Reasons for a Latam Term and Brazil

The program is a robust exchange experience, in both academic and practical terms. The Latam Term is fully embedded into the curricular structure of the Fundação Getúlio Vargas, and students enrolled in the Term will follow an entire Spring semester at this think tank.

The ideal applicant shows a strong interest in investigating the diversity and richness of Latin American cultures, societies, economic and political landscapes, in understanding the challenges and opportunities of emerging markets and in developing knowledge about north-south and south-south relations.

The Term typically takes place after the 5th semester of studies. We strongly encourage applicants who wish to write their Bachelor thesis and/or develop their Capstone projects on a Latin American topic to apply to the Latam Term in order to obtain direct academic guidance and first-hand access to the subjects they are interested in.

As the courses are taught in English, students should demonstrate proficiency in this language. No prior knowledge of Portuguese or Spanish is required. However, we encourage you to get acquainted with Portuguese as soon as you are accepted to the Latam Term, as speaking the local language can open more doors socially and professionally, possibly leading you to a first work opportunity.

Testimonials of our former term students provide a glimpse of the experiences and opportunities linked to a stay in Brazil.

Did you know that the first unmanned modern 
hot-air balloon was made possible by a Brazilian? And the first motorized aeroplane flight? A Brazilian invention! The first voice-recorded radio transmission also happened in Brazil. Not to mention that the typewriter and the electronic voting machines can all be traced back to Brazilian visionaries.

The Latin American region has a long track record of important technical and social innovations which have made huge contributions in products and practices that changed our modern world (ranging from the aeroplane, the automobile gearbox, the Walkman, the colour TV, voice-recorded radio transmissions, to conditional cash transfers, participatory budgeting, and bus rapid transportation systems).

Much can be learned from Latin American creativity, as often initiatives take place with few resources and opportunities at hand. A Brazilian engineer changed the lives of millions of poor people with little more than a plastic bottle, water, and a bit of bleach. This has also been seen in the richness of local responses and Latin American solidarity in the face of the global pandemic.

São Paulo, being one of the largest metropolises in the world, encapsulates the challenges and opportunities found in Brazil and Latin America. While sustainable and equitable development is a major challenge, it also represents immense learning and business opportunity. Economic hurdles are answered by a bustling informal economy, spaces of the city are appropriated by street art and music, and mobility under pressure is alleviated by multi-modal transport systems in combination with ride-sharing and delivery apps, to name a few of the out-of-the-box solutions.

FGV is a Brazilian think tank and higher education institution founded in 1944, dedicated to promoting Brazil’s economic and social development. At present, FGV is considered the best-managed think tank in the world, the top-ranked in Latin America and the 7th worldwide in terms of research production.

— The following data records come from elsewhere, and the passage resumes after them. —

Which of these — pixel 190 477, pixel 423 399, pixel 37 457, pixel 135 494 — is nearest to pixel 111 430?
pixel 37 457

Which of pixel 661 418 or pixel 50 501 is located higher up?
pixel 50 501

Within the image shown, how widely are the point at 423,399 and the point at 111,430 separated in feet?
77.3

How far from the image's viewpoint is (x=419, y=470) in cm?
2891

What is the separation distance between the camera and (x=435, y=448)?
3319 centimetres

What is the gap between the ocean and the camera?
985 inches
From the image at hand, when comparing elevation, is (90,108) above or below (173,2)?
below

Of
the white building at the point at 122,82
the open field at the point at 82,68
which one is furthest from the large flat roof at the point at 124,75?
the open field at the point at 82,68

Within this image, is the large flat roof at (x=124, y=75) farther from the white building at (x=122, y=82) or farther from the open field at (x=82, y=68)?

The School of Business Administration (or Escola de Administração de Empresas de São Paulo of Fundação Getulio Vargas), where the Latam Term is embedded, is one of the ten FGV Schools. FGV EAESP has had a long tradition of preparing leaders for academia, businesses, government, and non-profit organizations, offering business management and public administration undergraduate and graduate programs. The School currently has 3'700 students, 245 faculty members, 100 employees, and over 40'000 alumni.

The program is a robust exchange experience, in both academic and practical terms. The Latam Term is fully embedded into the curricular structure of the Fundação Getúlio Vargas, and students enrolled in the Term will follow an entire Spring semester at this think tank.

The Latam Term courses follow a straight-forward common quest: how can we transform scholarly knowledge into grounded applications? Many course assignments and extracurricular activities are co-developed with institutional partners ranging from civil society, governments, businesses, to international organizations.

Credits successfully obtained by the participants during the Term face minimal bureaucracy. ECTS corresponding to core subjects, core electives and free-choice electives from the different HSG Schools may be acquired through the Latam Term. Students who complete the Latam Term also receive a certificate jointly signed by the partner university.

If you want to impact lives and leave your mark, the Latam Term provides the perfect framework to write your thesis hands-on on a topic related to Latin America (not obligatory), using this immersive time and GIMLA's guidance to further enrich your first extensive academic work.

On the social, cultural and professional levels, Latam Term students, deepen their interpersonal and intercultural capabilities through direct interaction with FGV students who come from all over the world. Additionally, the Latam Term offers enough freedom and opportunity to experience the place and its people. The Term is well-connected to the HSG Alumni community and supports extra-curricular activities. These include social networking events, volunteering and internship opportunities, consultancy-like experiences, as well as study trips to other Latin American countries. Such opportunities are not only culturally enriching but also add value to the CVs of engaged young professionals.